» **Activity**:
Everything from the line containing "Malawi, site R19, 2018-12-10 09:38:54." through the final line of the entries below should be repeated exactly, and nothing else.

» **Records provided**:
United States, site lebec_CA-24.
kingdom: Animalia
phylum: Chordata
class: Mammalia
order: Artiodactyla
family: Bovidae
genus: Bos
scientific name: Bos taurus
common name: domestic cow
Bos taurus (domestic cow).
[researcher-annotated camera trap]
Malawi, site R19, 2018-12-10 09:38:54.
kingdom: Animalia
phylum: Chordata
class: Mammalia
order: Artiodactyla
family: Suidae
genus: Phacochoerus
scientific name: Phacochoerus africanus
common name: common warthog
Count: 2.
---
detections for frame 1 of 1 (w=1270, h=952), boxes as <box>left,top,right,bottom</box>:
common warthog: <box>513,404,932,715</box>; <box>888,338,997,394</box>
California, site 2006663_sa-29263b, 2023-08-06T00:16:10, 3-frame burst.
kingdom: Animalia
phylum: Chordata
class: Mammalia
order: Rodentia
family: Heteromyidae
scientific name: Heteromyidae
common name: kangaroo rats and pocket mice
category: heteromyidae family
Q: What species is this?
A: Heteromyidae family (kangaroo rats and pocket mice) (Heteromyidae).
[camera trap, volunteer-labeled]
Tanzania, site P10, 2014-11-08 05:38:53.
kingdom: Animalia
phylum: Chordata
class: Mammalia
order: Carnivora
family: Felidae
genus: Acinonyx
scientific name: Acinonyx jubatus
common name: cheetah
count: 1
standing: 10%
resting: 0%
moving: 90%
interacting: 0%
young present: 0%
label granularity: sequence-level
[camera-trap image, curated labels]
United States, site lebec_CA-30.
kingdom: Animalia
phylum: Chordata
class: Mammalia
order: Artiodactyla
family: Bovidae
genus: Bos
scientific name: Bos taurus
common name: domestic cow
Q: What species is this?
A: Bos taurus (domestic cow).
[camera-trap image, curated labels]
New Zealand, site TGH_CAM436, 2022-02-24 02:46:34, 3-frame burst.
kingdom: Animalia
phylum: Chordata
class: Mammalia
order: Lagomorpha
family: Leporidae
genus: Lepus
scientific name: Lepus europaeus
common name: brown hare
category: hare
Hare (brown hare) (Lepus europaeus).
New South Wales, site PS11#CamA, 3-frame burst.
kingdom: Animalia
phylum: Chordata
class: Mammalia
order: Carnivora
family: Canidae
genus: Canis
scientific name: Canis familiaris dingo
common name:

» **Worked solution**:
Malawi, site R19, 2018-12-10 09:38:54.
kingdom: Animalia
phylum: Chordata
class: Mammalia
order: Artiodactyla
family: Suidae
genus: Phacochoerus
scientific name: Phacochoerus africanus
common name: common warthog
Count: 2.
---
detections for frame 1 of 1 (w=1270, h=952), boxes as <box>left,top,right,bottom</box>:
common warthog: <box>513,404,932,715</box>; <box>888,338,997,394</box>
California, site 2006663_sa-29263b, 2023-08-06T00:16:10, 3-frame burst.
kingdom: Animalia
phylum: Chordata
class: Mammalia
order: Rodentia
family: Heteromyidae
scientific name: Heteromyidae
common name: kangaroo rats and pocket mice
category: heteromyidae family
Q: What species is this?
A: Heteromyidae family (kangaroo rats and pocket mice) (Heteromyidae).
[camera trap, volunteer-labeled]
Tanzania, site P10, 2014-11-08 05:38:53.
kingdom: Animalia
phylum: Chordata
class: Mammalia
order: Carnivora
family: Felidae
genus: Acinonyx
scientific name: Acinonyx jubatus
common name: cheetah
count: 1
standing: 10%
resting: 0%
moving: 90%
interacting: 0%
young present: 0%
label granularity: sequence-level
[camera-trap image, curated labels]
United States, site lebec_CA-30.
kingdom: Animalia
phylum: Chordata
class: Mammalia
order: Artiodactyla
family: Bovidae
genus: Bos
scientific name: Bos taurus
common name: domestic cow
Q: What species is this?
A: Bos taurus (domestic cow).
[camera-trap image, curated labels]
New Zealand, site TGH_CAM436, 2022-02-24 02:46:34, 3-frame burst.
kingdom: Animalia
phylum: Chordata
class: Mammalia
order: Lagomorpha
family: Leporidae
genus: Lepus
scientific name: Lepus europaeus
common name: brown hare
category: hare
Hare (brown hare) (Lepus europaeus).
New South Wales, site PS11#CamA, 3-frame burst.
kingdom: Animalia
phylum: Chordata
class: Mammalia
order: Carnivora
family: Canidae
genus: Canis
scientific name: Canis familiaris dingo
common name:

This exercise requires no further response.